Arthur reached his wife first, and put his hand on her shoulder, leaning down to kiss her on the cheek. She sat, staring out the window, not moving. Joon knelt down next to his mother, greeted her, and also got nothing in reply. Jisoo stood, unmoving, mirroring her mother’s behaviour, a few feet away from the others. Joon looked up at her, his emotions indecipherable. Jisoo took a deep breath and moved forward.

“Hi, Mom,” she whispered, putting her hand on the older woman’s, and kneeling down next to Joon.

Paula turned her head to look at Jisoo. Her dark eyes, the exact shade of her daughter’s, stared deeply into Jisoo’s, then she went back to staring out of the window, as though she had never moved. With the silence and still that engulfed them, Jisoo felt as if the world had stopped. Then her mother moved her hand out from under Jisoo’s, drew it back, and back-handed Jisoo across the face so hard it sent the raven haired sprawling on the floor.

“Paula, no!” Arthur cried out, grabbing at his wife’s arm. But she had gone back to staring out the window, cradling her precious sweater like a baby. Jisoo sat on the floor, her cheek stinging. Joon reached out a hand, and she hesitated, then accepted, standing up slowly. She ignored her father’s pleading with her mother and took a step back.

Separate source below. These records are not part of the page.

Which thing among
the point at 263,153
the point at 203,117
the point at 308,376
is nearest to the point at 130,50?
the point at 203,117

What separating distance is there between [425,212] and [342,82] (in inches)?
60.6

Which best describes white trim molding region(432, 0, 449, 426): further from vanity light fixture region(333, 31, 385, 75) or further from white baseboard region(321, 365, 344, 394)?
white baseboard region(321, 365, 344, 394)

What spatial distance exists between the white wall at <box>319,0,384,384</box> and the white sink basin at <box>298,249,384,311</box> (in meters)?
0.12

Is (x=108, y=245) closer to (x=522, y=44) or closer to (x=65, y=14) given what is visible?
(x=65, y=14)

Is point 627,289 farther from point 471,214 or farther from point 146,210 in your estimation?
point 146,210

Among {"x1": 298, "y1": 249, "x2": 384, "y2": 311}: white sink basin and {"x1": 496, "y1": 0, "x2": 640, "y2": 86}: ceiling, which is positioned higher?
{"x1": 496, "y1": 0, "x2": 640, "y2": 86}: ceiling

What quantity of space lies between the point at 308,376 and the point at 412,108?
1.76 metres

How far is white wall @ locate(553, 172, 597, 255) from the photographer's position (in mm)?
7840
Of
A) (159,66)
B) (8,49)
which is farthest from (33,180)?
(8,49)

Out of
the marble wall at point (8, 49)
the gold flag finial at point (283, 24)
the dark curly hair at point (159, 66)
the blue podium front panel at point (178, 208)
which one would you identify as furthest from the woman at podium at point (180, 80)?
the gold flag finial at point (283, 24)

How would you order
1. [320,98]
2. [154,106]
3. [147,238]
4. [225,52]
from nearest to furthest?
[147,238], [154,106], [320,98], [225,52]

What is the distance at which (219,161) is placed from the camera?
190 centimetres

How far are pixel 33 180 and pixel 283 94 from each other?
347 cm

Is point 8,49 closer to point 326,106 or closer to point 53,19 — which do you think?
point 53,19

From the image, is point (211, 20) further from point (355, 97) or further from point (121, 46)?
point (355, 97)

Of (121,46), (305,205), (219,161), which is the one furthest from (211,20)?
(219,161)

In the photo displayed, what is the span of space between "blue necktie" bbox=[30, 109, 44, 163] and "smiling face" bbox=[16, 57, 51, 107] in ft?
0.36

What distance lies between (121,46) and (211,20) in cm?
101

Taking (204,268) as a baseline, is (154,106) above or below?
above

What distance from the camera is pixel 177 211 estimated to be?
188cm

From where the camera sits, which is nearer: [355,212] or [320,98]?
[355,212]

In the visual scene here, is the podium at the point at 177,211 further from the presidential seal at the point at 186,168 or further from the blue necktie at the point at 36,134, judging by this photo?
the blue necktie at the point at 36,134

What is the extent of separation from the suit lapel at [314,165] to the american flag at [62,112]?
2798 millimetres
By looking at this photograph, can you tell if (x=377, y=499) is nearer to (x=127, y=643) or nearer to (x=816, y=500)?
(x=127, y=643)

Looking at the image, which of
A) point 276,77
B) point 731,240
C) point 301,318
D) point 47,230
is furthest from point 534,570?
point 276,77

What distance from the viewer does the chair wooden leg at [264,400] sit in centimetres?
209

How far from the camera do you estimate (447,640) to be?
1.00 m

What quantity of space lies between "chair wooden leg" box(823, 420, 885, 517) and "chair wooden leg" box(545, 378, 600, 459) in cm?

Joon looked torn, until she softly said, “It’s okay. It didn’t hurt.” The bruise that was rapidly appearing across her cheek branded her a liar immediately, but Joon squeezed her hand in mute understanding.

And so the afternoon wore on. Joon and his father talked earnestly to Paula, filling her in on the details of things that had happened, on the antics of her grandchildren, and the state of her garden. Through all of it, she sat unresponsive, staring out the window, never moving. And Jisoo sat, a little way away, in another chair, staring out of a different window, wondering if she wasn’t a little too much like her mother anyway. She gently touched her cheek, where the swelling was now acutely painful, and dropped her hand. It wasn’t the first time that Paula had hit her and Jisoo knew, as long as she kept coming to visit her, it wouldn’t be the last.

At least this time she didn’t spit on me, Jisoo thought bitterly.